◆ Estratto ◆
━━━━━━━━

Oggi ci troviamo di fronte a uno scenario inedito

«Per la prima volta, la ricerca scientifica sta per offrire soluzioni in grado di influire sull’evoluzione dell’Alzheimer – afferma Annachiara Cagnin, Responsabile del Centro per il declino cognitivo e la demenza della Clinica Neurologica dell’Azienda Ospedaliera Universitaria di Padova e Segretario della SINDEM. – Si sta passando dall’utilizzo di terapie che agiscono solo sui sintomi cognitivi o comportamentali, a trattamenti in grado di rallentare la progressione della malattia o ritardarne l’esordio, se impiegati nelle fasi iniziali. Per questo motivo, è fondamentale consultare il proprio medico di base o uno specialista in presenza di segnali d’allerta persistenti o ricorrenti, per effettuare semplici esami che permettano di valutare il rischio, lo stato di salute del cervello, formulare una diagnosi e, se necessario, accedere ai trattamenti farmacologici attuali e futuri».

━━━━━━━━

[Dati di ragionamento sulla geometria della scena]
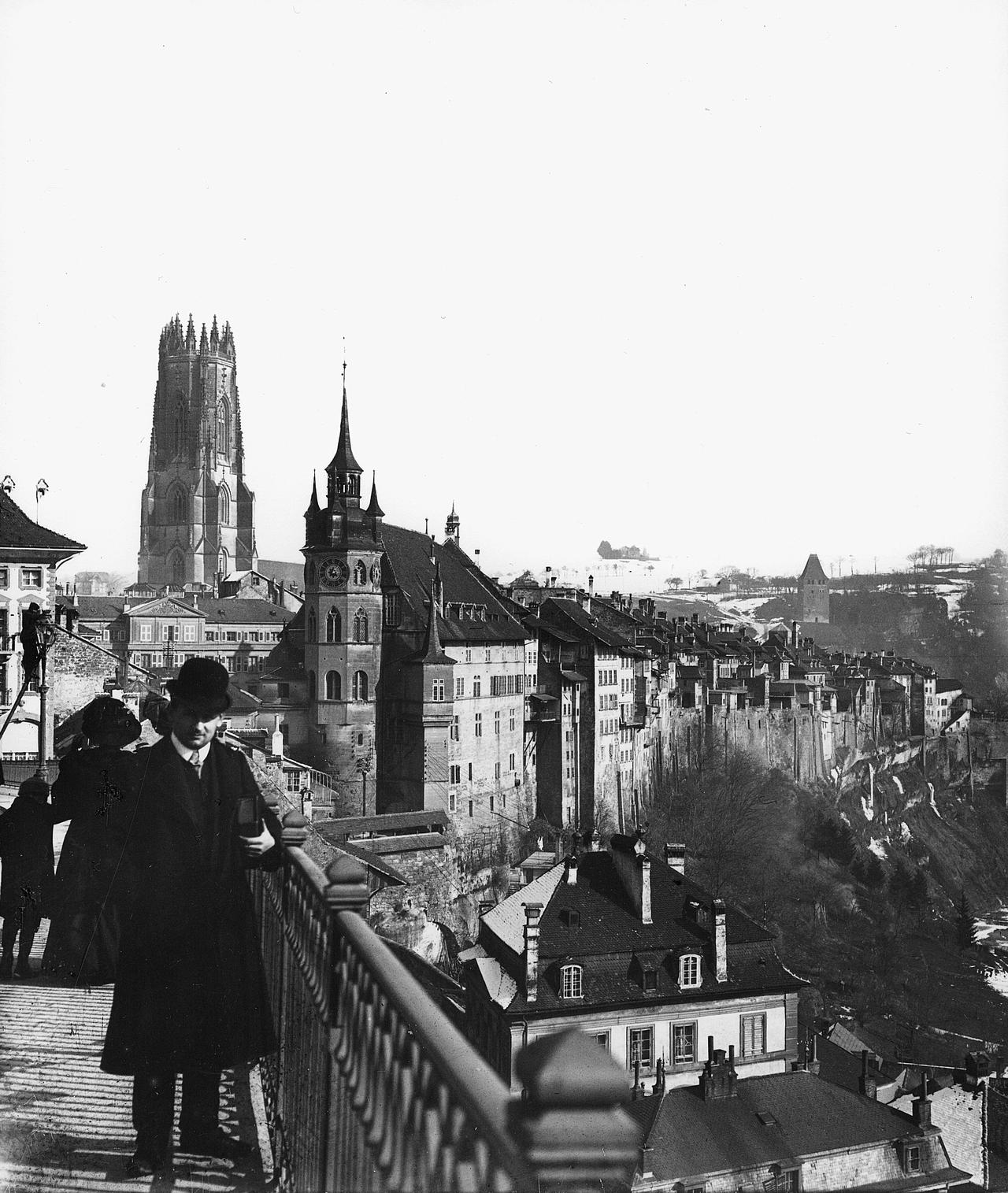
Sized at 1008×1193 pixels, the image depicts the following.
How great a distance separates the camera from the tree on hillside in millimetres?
42250

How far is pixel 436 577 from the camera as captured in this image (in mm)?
37375

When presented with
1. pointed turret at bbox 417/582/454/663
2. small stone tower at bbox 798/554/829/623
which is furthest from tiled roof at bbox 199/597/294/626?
small stone tower at bbox 798/554/829/623

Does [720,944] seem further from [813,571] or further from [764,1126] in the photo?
[813,571]

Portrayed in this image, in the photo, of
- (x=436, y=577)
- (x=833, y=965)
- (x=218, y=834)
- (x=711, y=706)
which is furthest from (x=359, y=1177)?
(x=711, y=706)

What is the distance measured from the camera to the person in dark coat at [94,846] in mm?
4539

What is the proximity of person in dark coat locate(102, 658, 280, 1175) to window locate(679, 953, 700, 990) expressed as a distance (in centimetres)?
1650

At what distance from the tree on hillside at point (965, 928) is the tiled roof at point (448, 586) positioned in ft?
70.4

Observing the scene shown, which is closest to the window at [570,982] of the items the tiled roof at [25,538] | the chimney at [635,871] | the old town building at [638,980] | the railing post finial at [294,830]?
the old town building at [638,980]

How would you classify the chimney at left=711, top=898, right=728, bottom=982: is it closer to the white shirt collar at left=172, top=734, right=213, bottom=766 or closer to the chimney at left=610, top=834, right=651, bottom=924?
the chimney at left=610, top=834, right=651, bottom=924

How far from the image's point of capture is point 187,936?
173 inches

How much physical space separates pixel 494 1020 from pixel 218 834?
15.2 m

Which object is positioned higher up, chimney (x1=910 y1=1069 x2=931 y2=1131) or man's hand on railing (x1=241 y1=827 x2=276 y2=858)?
man's hand on railing (x1=241 y1=827 x2=276 y2=858)

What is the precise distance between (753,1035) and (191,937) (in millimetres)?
17458

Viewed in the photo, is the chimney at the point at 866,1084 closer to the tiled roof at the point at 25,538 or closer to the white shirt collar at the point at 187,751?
the tiled roof at the point at 25,538
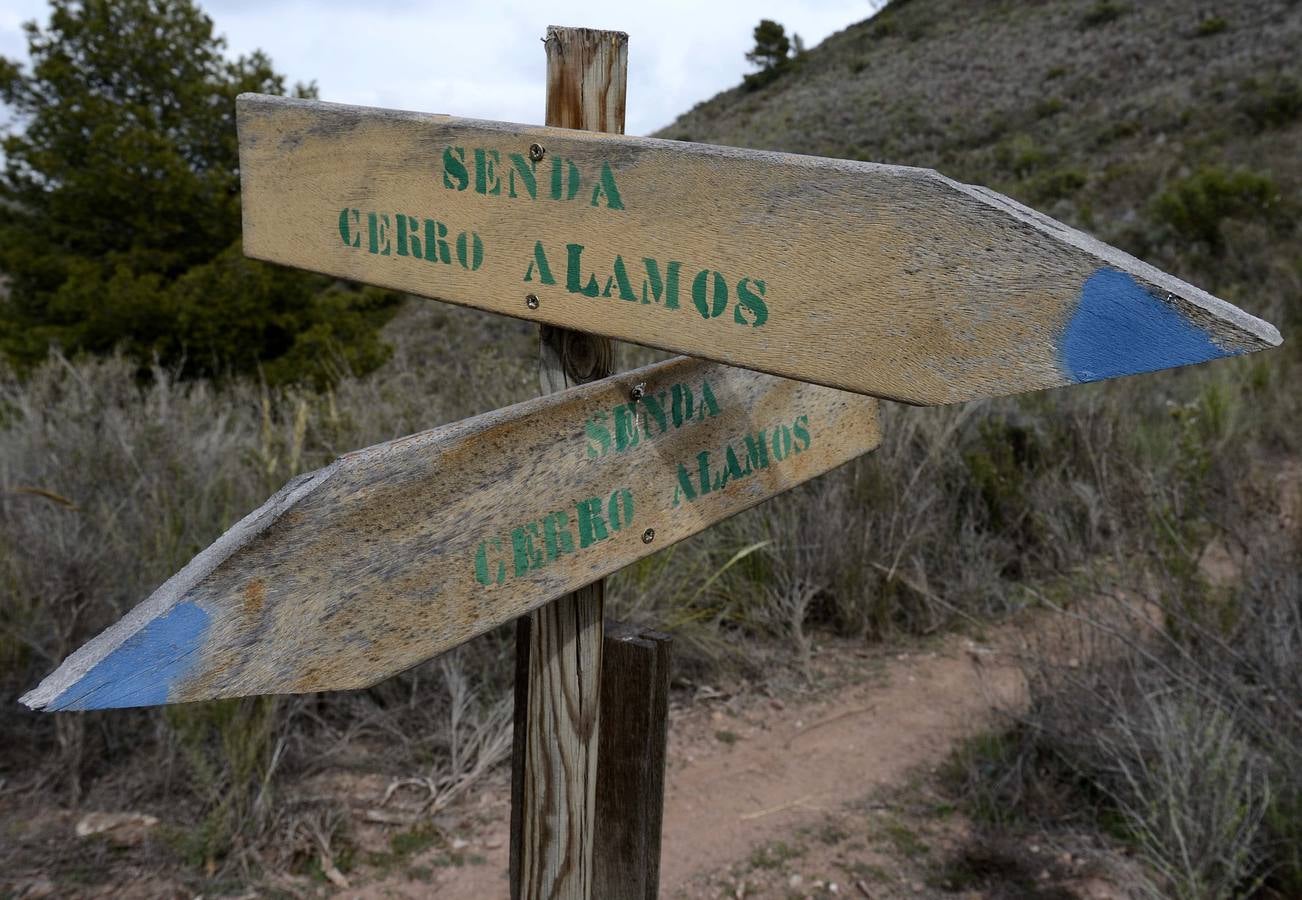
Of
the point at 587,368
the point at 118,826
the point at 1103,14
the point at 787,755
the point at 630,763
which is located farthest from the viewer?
the point at 1103,14

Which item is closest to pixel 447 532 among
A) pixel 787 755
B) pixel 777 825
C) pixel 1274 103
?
pixel 777 825

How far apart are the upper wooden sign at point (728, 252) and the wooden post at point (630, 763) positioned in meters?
0.53

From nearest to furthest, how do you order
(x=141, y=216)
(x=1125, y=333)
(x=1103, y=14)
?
(x=1125, y=333) < (x=141, y=216) < (x=1103, y=14)

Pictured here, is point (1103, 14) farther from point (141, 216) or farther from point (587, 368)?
point (587, 368)

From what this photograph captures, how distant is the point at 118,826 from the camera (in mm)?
2477

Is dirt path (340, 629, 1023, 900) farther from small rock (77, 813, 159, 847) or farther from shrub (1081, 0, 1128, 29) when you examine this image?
shrub (1081, 0, 1128, 29)

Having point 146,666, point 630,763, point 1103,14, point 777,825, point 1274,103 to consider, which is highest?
point 1103,14

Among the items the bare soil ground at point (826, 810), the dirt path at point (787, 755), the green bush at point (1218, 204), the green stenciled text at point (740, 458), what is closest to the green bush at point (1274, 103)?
the green bush at point (1218, 204)

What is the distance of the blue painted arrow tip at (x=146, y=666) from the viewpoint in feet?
2.59

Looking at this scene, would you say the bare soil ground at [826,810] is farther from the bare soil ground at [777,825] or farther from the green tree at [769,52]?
the green tree at [769,52]

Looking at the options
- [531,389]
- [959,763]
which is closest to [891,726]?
[959,763]

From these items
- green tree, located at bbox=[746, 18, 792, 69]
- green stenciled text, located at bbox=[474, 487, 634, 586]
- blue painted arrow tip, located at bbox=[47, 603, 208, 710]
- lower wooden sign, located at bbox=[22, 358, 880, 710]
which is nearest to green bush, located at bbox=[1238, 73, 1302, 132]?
lower wooden sign, located at bbox=[22, 358, 880, 710]

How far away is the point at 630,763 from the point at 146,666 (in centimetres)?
76

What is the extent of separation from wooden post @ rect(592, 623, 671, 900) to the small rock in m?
1.60
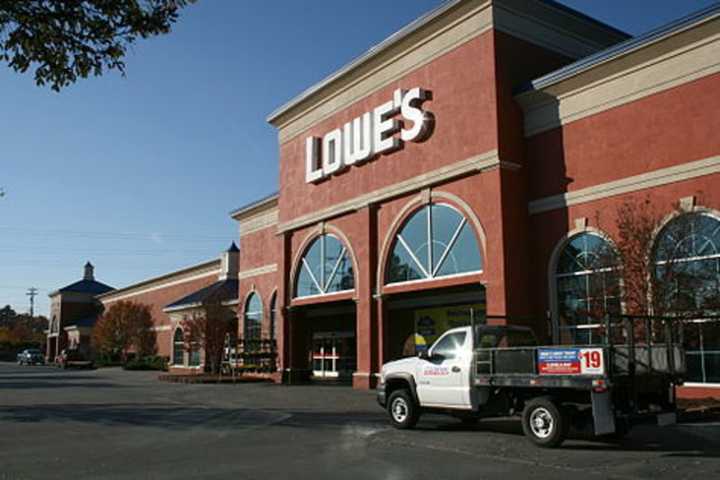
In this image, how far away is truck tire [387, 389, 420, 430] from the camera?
14945 millimetres

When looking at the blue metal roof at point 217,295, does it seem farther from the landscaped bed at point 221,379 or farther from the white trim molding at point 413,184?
the white trim molding at point 413,184

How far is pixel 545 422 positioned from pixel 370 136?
17.9 metres

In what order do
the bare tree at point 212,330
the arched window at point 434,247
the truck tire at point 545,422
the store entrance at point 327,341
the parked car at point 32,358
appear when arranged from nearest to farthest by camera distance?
the truck tire at point 545,422
the arched window at point 434,247
the store entrance at point 327,341
the bare tree at point 212,330
the parked car at point 32,358

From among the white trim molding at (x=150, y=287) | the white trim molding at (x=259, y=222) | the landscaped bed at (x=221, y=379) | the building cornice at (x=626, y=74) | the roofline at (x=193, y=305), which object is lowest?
the landscaped bed at (x=221, y=379)

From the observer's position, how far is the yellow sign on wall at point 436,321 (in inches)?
1139

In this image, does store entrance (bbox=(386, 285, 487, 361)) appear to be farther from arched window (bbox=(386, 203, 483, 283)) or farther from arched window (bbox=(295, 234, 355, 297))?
arched window (bbox=(295, 234, 355, 297))

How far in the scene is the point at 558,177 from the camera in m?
22.7

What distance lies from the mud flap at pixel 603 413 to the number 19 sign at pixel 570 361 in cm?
37

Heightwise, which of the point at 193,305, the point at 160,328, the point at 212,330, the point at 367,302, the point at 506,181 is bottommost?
the point at 212,330

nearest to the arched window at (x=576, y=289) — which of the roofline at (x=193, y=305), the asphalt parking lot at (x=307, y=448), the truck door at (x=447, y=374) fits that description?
the truck door at (x=447, y=374)

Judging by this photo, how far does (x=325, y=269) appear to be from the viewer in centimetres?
3172

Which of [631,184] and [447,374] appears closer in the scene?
[447,374]

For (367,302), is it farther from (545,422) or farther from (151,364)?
(151,364)

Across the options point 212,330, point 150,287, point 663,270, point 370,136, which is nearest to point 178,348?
point 212,330
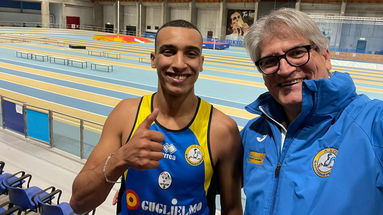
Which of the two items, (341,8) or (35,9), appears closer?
(341,8)

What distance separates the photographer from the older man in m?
1.37

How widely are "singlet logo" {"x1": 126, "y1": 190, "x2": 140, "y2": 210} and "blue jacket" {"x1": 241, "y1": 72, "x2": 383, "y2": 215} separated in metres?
0.66

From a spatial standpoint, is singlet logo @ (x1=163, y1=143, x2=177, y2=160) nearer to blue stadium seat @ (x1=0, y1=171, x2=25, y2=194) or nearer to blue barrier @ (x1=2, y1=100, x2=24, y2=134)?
blue stadium seat @ (x1=0, y1=171, x2=25, y2=194)

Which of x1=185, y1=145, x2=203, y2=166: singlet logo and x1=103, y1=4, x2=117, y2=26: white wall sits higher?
x1=103, y1=4, x2=117, y2=26: white wall

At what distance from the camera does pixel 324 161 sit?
1.53 metres

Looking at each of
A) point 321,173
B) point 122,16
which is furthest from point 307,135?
point 122,16

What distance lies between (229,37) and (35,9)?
30.1 m

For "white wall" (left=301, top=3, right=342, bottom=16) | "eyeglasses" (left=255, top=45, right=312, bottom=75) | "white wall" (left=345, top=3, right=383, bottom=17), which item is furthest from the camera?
"white wall" (left=301, top=3, right=342, bottom=16)

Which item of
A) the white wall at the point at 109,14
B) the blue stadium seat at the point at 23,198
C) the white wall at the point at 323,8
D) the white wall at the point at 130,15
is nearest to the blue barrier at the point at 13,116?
the blue stadium seat at the point at 23,198

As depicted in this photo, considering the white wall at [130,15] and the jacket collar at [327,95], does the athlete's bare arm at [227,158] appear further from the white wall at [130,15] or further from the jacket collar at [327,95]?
the white wall at [130,15]

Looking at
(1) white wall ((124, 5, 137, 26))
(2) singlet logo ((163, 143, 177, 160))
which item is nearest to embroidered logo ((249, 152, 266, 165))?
(2) singlet logo ((163, 143, 177, 160))

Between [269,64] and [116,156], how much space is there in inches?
38.9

━━━━━━━━

◆ Consegna A ◆
Elenca gli scopi che, secondo l'estratto, hanno i semplici esami da effettuare dopo aver consultato il medico.
◆ Consegna B ◆
Rispondi alle domande seguenti sull'estratto:
(i) Chi ricopre il ruolo di Segretario della SINDEM?
(ii) In quali fasi vanno impiegati i trattamenti per rallentare la progressione della malattia o ritardarne l'esordio?
(iii) A chi ci si deve rivolgere in presenza di segnali d'allerta persistenti o ricorrenti?
◆ Consegna C ◆
Prosegui l'estratto sulle nuove terapie per l'Alzheimer dal punto in cui si interrompe.

◆ Risposta A ◆
- valutare il rischio
- valutare lo stato di salute del cervello
- formulare una diagnosi
- se necessario, accedere ai trattamenti farmacologici attuali e futuri

◆ Risposta B ◆
(i) Annachiara Cagnin.
(ii) Nelle fasi iniziali.
(iii) Al proprio medico di base o a uno specialista.

◆ Risposta C ◆
Le prime “sentinelle” sono i familiari

«I familiari o gli eventuali caregiver sono spesso i primi a notare i cambiamenti nelle persone affette da malattia di Alzheimer – afferma Patrizia Spadin, Presidente di AIMA. – Oggi è fondamentale che il loro ruolo si evolva, imparando a riconoscere non solo i sintomi avanzati della malattia, ma anche i primi segni di deterioramento cognitivo. Questo può avviare un percorso diagnostico che garantirà una migliore qualità di vita, proteggendo sia il paziente sia il caregiver che lo accompagnerà negli anni a venire. Anche la nostra società deve farsi carico di diventare una custode della salute collettiva, sostenendo la creazione di percorsi di prevenzione e diagnosi all’interno delle istituzioni. È arrivato il momento di cambiare la storia dell’Alzheimer e delle persone che ne sono colpite».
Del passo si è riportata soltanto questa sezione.